FRAGMENTO CITADO:

^^^^^^^^

También quedan en suspenso los megaproyectos económicos de la potencia emergente. Tanto en el ámbito tecnológico (Made in China 2025) como en el comercial (Franja y Ruta de la Seda), Pekín aspira a continuar escalando puestos en las cadenas globales de producción. La cuestión es que esas iniciativas dependen de una globalización que ha quedado en entredicho. En la extraña ventana que abre la crisis del coronavirus, la deslocalización y la renacionalización de la producción económica están cobrando un protagonismo que podría dejar fuera de juego las propuestas chinas. El desenlace dependerá de la forma que adquiera la recuperación económica, hoy por hoy elusiva.

^^^^^^^^

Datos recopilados
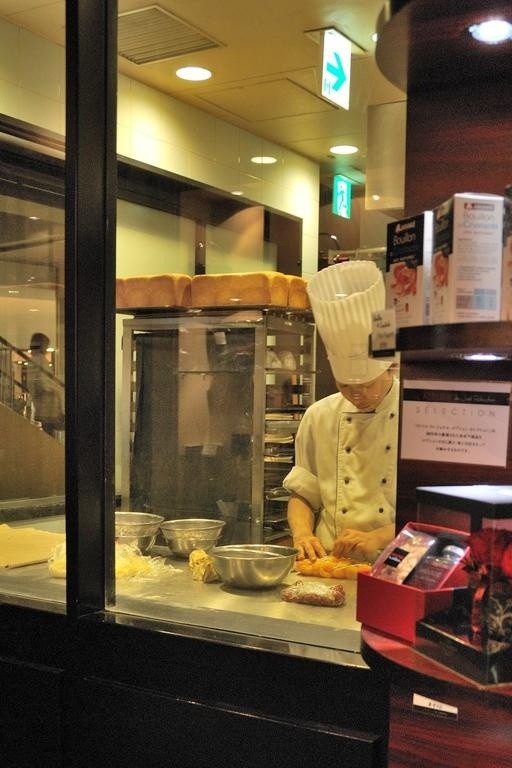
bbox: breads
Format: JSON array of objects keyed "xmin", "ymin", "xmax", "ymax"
[
  {"xmin": 189, "ymin": 547, "xmax": 221, "ymax": 583},
  {"xmin": 114, "ymin": 271, "xmax": 311, "ymax": 313},
  {"xmin": 280, "ymin": 580, "xmax": 345, "ymax": 607}
]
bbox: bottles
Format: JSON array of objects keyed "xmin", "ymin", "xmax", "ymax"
[{"xmin": 405, "ymin": 545, "xmax": 464, "ymax": 590}]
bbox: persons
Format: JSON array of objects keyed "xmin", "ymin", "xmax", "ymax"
[
  {"xmin": 284, "ymin": 356, "xmax": 402, "ymax": 565},
  {"xmin": 25, "ymin": 331, "xmax": 60, "ymax": 438}
]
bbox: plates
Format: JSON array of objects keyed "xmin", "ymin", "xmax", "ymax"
[{"xmin": 262, "ymin": 412, "xmax": 295, "ymax": 463}]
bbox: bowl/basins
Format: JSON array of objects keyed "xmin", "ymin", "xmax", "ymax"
[
  {"xmin": 165, "ymin": 538, "xmax": 219, "ymax": 557},
  {"xmin": 163, "ymin": 518, "xmax": 225, "ymax": 538},
  {"xmin": 209, "ymin": 543, "xmax": 299, "ymax": 589},
  {"xmin": 115, "ymin": 534, "xmax": 155, "ymax": 554},
  {"xmin": 113, "ymin": 509, "xmax": 164, "ymax": 534}
]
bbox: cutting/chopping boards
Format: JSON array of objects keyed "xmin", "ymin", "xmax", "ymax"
[{"xmin": 0, "ymin": 525, "xmax": 67, "ymax": 569}]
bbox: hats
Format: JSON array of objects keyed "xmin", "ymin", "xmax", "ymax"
[{"xmin": 306, "ymin": 260, "xmax": 395, "ymax": 385}]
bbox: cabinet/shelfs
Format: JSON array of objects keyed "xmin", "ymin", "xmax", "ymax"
[{"xmin": 360, "ymin": 0, "xmax": 511, "ymax": 767}]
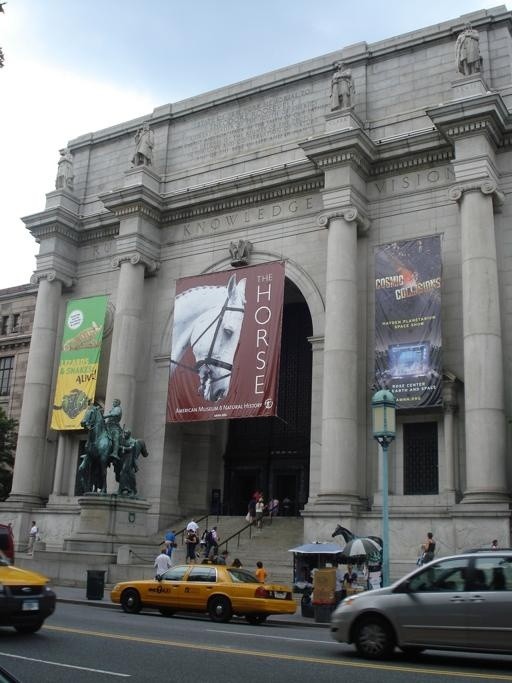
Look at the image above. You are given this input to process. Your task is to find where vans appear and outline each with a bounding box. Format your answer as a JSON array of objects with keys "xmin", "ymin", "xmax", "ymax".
[{"xmin": 0, "ymin": 524, "xmax": 16, "ymax": 565}]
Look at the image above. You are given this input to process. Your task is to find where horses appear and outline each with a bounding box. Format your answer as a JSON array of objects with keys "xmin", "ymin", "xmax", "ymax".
[
  {"xmin": 331, "ymin": 524, "xmax": 383, "ymax": 549},
  {"xmin": 78, "ymin": 403, "xmax": 149, "ymax": 493},
  {"xmin": 170, "ymin": 272, "xmax": 247, "ymax": 403}
]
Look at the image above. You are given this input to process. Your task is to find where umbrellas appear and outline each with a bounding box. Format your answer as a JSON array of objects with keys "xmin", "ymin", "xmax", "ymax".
[{"xmin": 342, "ymin": 537, "xmax": 383, "ymax": 571}]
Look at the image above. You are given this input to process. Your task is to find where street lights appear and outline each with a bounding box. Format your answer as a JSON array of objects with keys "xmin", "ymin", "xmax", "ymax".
[{"xmin": 373, "ymin": 390, "xmax": 398, "ymax": 588}]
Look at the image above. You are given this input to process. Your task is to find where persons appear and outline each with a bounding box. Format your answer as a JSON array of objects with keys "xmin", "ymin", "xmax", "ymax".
[
  {"xmin": 491, "ymin": 539, "xmax": 498, "ymax": 549},
  {"xmin": 330, "ymin": 559, "xmax": 345, "ymax": 603},
  {"xmin": 454, "ymin": 20, "xmax": 485, "ymax": 76},
  {"xmin": 55, "ymin": 147, "xmax": 76, "ymax": 192},
  {"xmin": 255, "ymin": 561, "xmax": 268, "ymax": 583},
  {"xmin": 117, "ymin": 428, "xmax": 138, "ymax": 495},
  {"xmin": 343, "ymin": 564, "xmax": 357, "ymax": 582},
  {"xmin": 28, "ymin": 520, "xmax": 39, "ymax": 555},
  {"xmin": 244, "ymin": 487, "xmax": 291, "ymax": 529},
  {"xmin": 154, "ymin": 517, "xmax": 244, "ymax": 577},
  {"xmin": 100, "ymin": 398, "xmax": 122, "ymax": 460},
  {"xmin": 8, "ymin": 521, "xmax": 15, "ymax": 542},
  {"xmin": 422, "ymin": 531, "xmax": 436, "ymax": 564},
  {"xmin": 129, "ymin": 120, "xmax": 157, "ymax": 167},
  {"xmin": 329, "ymin": 60, "xmax": 357, "ymax": 110}
]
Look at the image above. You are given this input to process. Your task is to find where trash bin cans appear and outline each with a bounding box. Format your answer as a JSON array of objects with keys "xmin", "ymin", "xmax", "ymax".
[{"xmin": 86, "ymin": 569, "xmax": 107, "ymax": 600}]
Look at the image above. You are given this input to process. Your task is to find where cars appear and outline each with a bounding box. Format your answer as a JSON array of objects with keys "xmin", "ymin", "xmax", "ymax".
[
  {"xmin": 0, "ymin": 550, "xmax": 56, "ymax": 634},
  {"xmin": 111, "ymin": 564, "xmax": 298, "ymax": 624},
  {"xmin": 0, "ymin": 663, "xmax": 21, "ymax": 683},
  {"xmin": 330, "ymin": 548, "xmax": 512, "ymax": 659}
]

^^^^^^^^

REQUISITOS DE LA TAREA: Según el fragmento citado, ¿de qué dependen las iniciativas Made in China 2025 y Franja y Ruta de la Seda?

SOLUCIÓN: De una globalización que ha quedado en entredicho.